**TUGAS UNTUK DISELESAIKAN**
a – Sunting teks tentang bystander effect: tulis ulang bagian yang dimulai dengan "Laman Psychology Today" dan berlanjut hingga "di situasi darurat.", dengan mengganti "enggan" menjadi "ragu".
b – Terjemahkan kalimat "Situasi dan kondisi inilah yang disebut bystander effect." dari teks tentang bystander effect ke dalam bahasa Inggris.

== POTONGAN TEKS

Bystander Effect, Jadi 'Penonton' Tanpa Menolong
Bystander effect atau efek pengamat merupakan fenomena sosial yang jamak terjadi di sekitar.
Kamu mungkin pernah melihat atau bahkan mengalami, ketika ada seseorang mengalami kecelakaan atau pelecehan seksual dan orang lain hanya melihat, nggak membantu.
Kebanyakan dari mereka hanya membuka smartphone, merekam,, atau berlalu begitu saja. Bahkan nggak jarang, saat ada insiden tersebut terjadi, mereka cuma diam, nggak membantu atau mencegah. Situasi dan kondisi inilah yang disebut bystander effect.
Laman Psychology Today menjelaskan, bystander effect atau efek pengamat merupakan fenomena sosial yang jamak terjadi di sekitar, ketika seorang individu enggan bertindak di situasi darurat.

====
== BAHAN BELAJAR

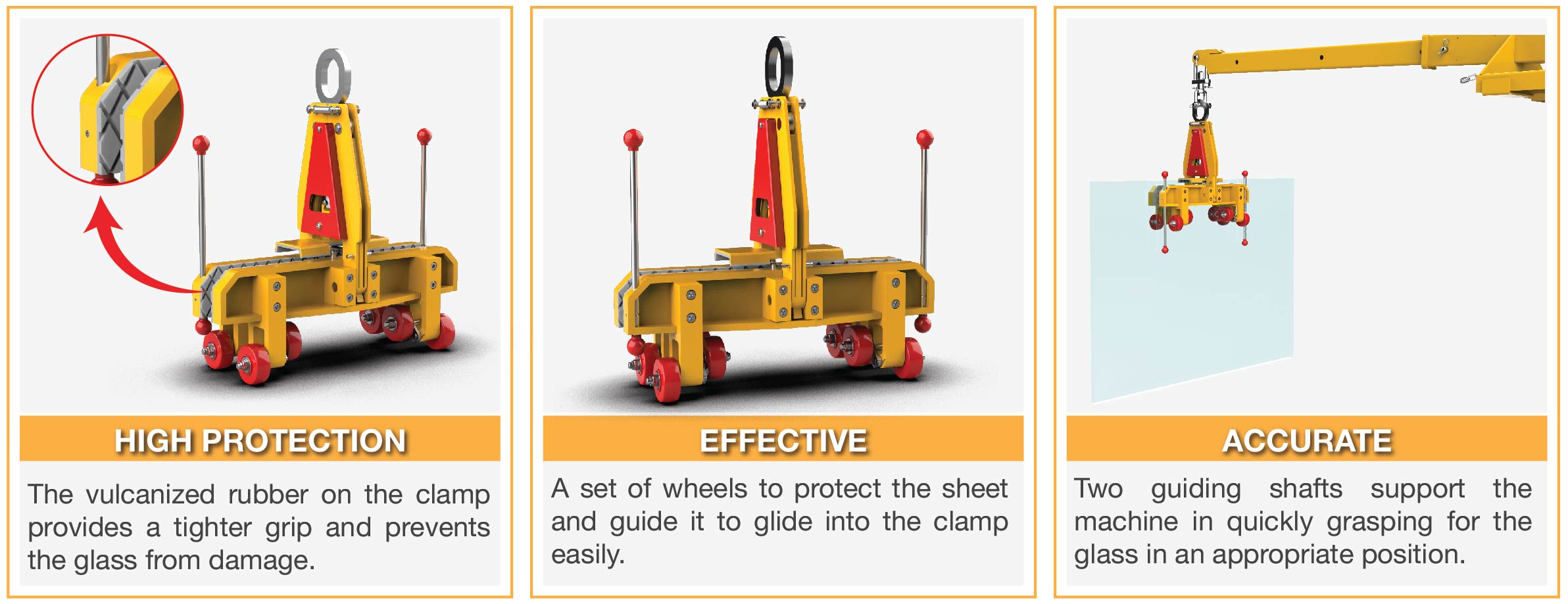 HIGH PROTECTION

The vulcanized rubber on the clamp provides a tighter grip and prevents the glass from damage.

EFFECTIVE

A set of wheels to protect the sheet and guide it to glide into the clamp easily.

ACCURATE

Two guiding shafts support the machine in quickly grasping for the glass in an appropriate position.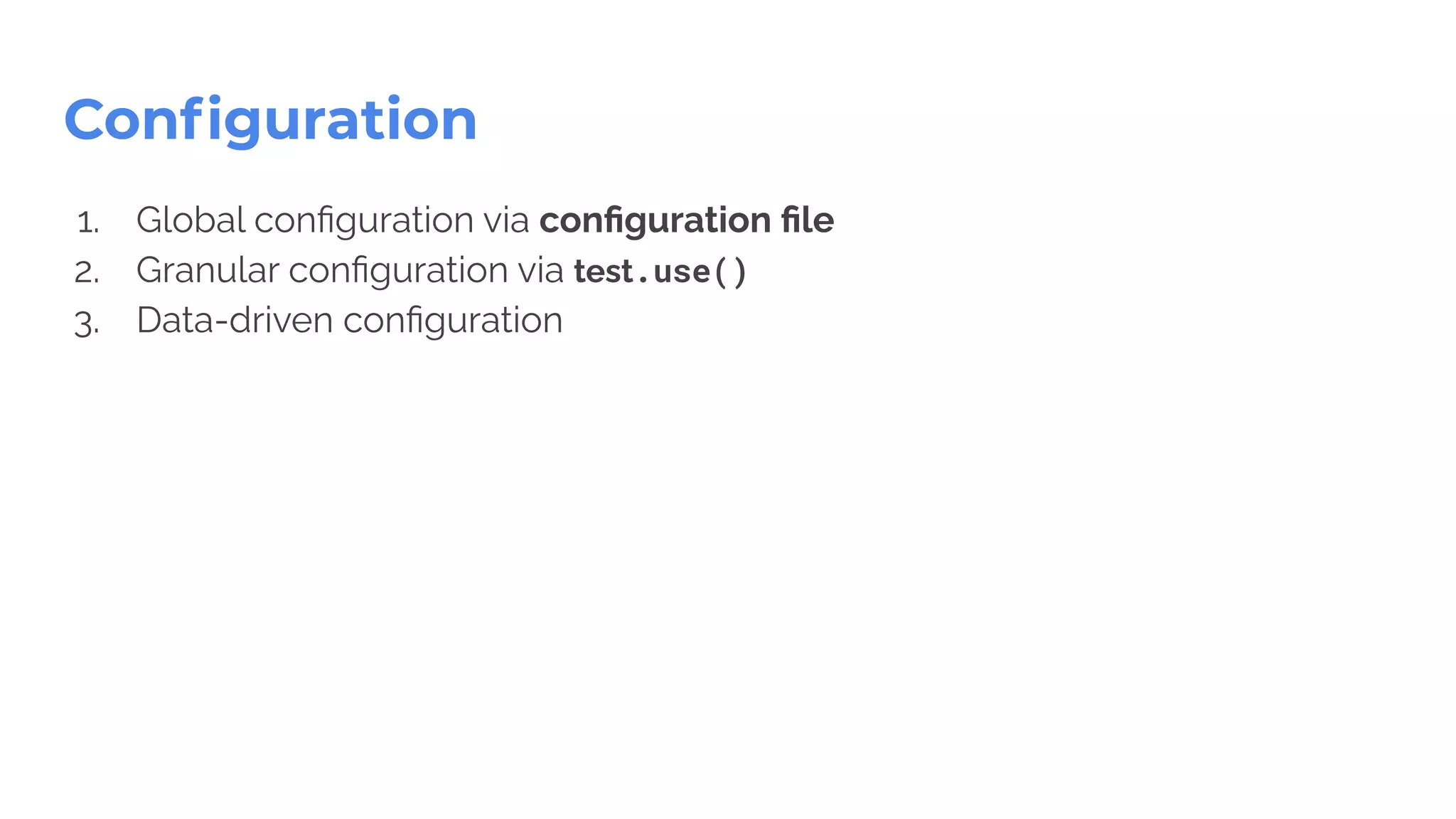 Configuration

1. Global configuration via configuration file
2. Granular configuration via test.use()
3. Data-driven configuration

====

**SOAL TERJAWAB**
a –
Laman Psychology Today menjelaskan, bystander effect atau efek pengamat merupakan fenomena sosial yang jamak terjadi di sekitar, ketika seorang individu ragu bertindak di situasi darurat.

b – This situation and condition is what is called the bystander effect.